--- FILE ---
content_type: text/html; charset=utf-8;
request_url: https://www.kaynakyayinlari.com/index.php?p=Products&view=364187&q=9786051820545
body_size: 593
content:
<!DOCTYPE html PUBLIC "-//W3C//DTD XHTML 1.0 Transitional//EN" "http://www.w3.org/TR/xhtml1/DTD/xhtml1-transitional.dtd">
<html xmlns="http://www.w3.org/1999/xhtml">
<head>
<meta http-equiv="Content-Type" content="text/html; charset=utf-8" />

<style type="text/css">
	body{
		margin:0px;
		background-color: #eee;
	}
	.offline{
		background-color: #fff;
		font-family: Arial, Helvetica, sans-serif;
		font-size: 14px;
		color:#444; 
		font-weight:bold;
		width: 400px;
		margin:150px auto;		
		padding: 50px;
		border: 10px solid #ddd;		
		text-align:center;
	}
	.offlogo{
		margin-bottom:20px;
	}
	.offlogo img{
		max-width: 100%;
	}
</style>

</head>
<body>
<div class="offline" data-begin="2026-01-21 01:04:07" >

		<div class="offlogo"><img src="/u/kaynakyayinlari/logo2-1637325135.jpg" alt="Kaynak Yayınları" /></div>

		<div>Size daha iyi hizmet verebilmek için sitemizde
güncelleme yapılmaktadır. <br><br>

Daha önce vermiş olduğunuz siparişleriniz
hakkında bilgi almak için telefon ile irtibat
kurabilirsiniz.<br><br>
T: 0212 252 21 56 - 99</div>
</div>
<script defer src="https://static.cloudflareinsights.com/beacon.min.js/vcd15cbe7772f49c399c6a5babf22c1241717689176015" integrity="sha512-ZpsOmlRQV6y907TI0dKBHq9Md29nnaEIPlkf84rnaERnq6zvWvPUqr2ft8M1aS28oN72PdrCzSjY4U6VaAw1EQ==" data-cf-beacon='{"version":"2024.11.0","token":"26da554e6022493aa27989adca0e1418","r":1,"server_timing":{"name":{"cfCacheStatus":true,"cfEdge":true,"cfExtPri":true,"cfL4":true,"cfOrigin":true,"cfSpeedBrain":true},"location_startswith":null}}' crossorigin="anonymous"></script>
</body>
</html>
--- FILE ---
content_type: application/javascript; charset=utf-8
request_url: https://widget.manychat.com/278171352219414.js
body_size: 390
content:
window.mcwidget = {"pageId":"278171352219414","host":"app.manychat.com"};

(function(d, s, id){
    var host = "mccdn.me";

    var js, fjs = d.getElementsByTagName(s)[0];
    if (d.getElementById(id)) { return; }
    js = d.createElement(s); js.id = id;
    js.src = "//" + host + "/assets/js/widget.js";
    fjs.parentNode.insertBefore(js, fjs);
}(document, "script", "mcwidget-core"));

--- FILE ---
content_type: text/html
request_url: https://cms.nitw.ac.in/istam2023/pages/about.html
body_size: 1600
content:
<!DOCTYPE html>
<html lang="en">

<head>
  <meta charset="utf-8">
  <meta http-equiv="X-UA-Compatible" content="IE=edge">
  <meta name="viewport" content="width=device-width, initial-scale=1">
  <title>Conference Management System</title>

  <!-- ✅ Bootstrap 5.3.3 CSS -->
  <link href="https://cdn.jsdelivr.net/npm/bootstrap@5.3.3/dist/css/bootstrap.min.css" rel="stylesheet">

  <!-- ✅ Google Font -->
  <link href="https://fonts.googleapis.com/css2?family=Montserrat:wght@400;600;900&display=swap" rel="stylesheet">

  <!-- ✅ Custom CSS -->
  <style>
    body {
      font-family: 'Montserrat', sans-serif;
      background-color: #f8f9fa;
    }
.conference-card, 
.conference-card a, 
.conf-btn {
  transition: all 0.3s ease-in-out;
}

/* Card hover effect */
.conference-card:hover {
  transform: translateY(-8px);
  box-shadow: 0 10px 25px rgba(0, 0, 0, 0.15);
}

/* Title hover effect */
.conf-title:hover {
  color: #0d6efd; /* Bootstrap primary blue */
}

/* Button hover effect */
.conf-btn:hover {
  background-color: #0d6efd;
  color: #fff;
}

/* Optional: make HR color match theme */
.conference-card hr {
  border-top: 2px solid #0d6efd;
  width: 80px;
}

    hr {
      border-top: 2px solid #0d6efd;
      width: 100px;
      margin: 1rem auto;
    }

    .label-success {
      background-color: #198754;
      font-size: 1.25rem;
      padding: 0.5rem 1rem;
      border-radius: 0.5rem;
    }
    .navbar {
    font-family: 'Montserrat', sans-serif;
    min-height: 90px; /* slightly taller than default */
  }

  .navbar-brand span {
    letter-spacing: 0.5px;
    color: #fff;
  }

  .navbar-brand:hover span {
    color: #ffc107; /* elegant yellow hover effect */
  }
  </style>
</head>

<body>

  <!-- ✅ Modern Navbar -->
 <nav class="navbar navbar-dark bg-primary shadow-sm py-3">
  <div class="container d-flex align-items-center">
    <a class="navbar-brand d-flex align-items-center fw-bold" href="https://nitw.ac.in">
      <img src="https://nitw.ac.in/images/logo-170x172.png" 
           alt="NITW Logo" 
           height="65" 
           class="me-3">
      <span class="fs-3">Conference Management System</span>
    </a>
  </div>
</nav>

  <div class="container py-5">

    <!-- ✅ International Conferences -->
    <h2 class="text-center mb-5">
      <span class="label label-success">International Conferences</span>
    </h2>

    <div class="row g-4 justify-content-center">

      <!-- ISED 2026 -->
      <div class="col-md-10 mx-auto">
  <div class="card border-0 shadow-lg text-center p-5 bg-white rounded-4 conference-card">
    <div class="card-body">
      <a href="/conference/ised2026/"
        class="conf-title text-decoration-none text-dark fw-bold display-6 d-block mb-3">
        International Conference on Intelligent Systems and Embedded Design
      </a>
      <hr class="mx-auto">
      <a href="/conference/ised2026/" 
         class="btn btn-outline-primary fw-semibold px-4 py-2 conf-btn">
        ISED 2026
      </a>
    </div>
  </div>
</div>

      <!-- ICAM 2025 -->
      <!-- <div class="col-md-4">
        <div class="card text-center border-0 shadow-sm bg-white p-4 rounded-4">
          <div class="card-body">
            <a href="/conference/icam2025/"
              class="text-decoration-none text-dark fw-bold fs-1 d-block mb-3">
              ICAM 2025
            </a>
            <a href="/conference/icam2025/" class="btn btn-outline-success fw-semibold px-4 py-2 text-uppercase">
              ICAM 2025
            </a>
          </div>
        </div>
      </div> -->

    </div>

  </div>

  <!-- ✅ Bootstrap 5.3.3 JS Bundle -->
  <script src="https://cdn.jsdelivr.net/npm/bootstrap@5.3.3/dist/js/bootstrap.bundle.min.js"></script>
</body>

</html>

DIRECTIONS FOR THIS TASK — Some lines above contain the word "mcwidget". Copy each of them.

WRITTEN RESPONSE —
window.mcwidget = {"pageId":"278171352219414","host":"app.manychat.com"};
}(document, "script", "mcwidget-core"));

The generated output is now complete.